(RHSA-2011:1334) Important: JBoss Enterprise SOA Platform 5.1.0 security update

JBoss Enterprise SOA Platform is the next-generation ESB and business
process automation infrastructure. JBoss Enterprise SOA Platform allows IT
to leverage existing (MoM and EAI), modern (SOA and BPM-Rules), and future
(EDA and CEP) integration methodologies to dramatically improve business
process execution speed and quality.

Multiple flaws were found in the way Spring Framework 3 deserialized
certain Java objects. If an attacker were able to control the stream from
which an application with the Spring Framework 3 AOP in its class-path was
deserializing objects, they could use these flaws to execute arbitrary code
with the privileges of the JBoss Application Server process via a
specially-crafted, serialized Java object. (CVE-2011-2894)

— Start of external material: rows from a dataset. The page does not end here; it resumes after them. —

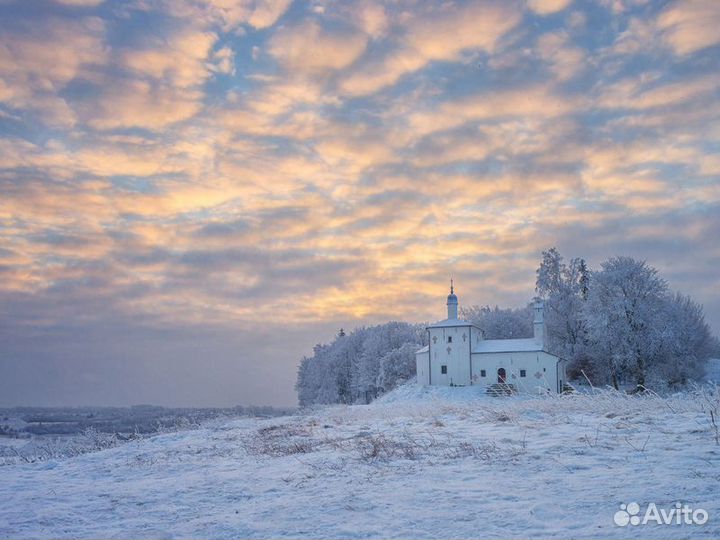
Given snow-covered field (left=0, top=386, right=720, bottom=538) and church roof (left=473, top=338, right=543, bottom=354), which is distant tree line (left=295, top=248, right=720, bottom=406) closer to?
church roof (left=473, top=338, right=543, bottom=354)

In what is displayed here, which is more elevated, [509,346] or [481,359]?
[509,346]

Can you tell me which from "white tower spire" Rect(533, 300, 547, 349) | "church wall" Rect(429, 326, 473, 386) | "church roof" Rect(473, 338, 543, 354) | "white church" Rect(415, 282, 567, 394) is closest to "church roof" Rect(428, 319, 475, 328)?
"white church" Rect(415, 282, 567, 394)

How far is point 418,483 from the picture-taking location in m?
7.14

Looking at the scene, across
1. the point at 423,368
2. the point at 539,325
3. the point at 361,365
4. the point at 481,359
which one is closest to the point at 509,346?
the point at 481,359

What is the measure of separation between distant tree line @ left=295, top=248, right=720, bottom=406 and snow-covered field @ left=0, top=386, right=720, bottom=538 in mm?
43155

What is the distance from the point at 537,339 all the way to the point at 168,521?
56043mm

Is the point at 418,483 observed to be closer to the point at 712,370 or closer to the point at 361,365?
the point at 712,370

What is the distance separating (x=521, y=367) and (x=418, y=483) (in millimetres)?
53182

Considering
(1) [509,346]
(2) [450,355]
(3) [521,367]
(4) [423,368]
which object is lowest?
(4) [423,368]

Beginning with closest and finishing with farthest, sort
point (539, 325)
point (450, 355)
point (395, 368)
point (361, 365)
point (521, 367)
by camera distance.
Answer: point (521, 367) < point (539, 325) < point (450, 355) < point (395, 368) < point (361, 365)

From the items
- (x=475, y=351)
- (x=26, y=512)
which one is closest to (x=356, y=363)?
(x=475, y=351)

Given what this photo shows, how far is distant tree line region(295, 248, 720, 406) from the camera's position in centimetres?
5253

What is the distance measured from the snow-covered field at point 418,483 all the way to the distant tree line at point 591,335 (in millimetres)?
43155

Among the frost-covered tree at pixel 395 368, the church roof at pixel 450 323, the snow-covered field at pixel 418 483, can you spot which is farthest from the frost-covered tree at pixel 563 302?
the snow-covered field at pixel 418 483
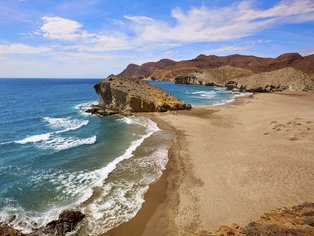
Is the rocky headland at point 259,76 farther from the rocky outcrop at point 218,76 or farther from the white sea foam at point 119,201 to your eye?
the white sea foam at point 119,201

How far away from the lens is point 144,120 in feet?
121

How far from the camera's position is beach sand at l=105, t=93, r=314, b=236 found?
44.0 feet

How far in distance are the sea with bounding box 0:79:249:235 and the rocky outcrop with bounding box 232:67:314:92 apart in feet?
186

Note: JBoss Enterprise SOA Platform does not expose applications that
deserialize objects from an untrusted source by default. These flaws would
affect applications configured to trust a malicious source, for example,
if the messaging service was configured to look up a remote messaging
queue, and an attacker had control of that queue.

All users of JBoss Enterprise SOA Platform 5.1.0 as provided from the Red
Hat Customer Portal are advised to install this update. Refer to the
Solution section for information about installing the update.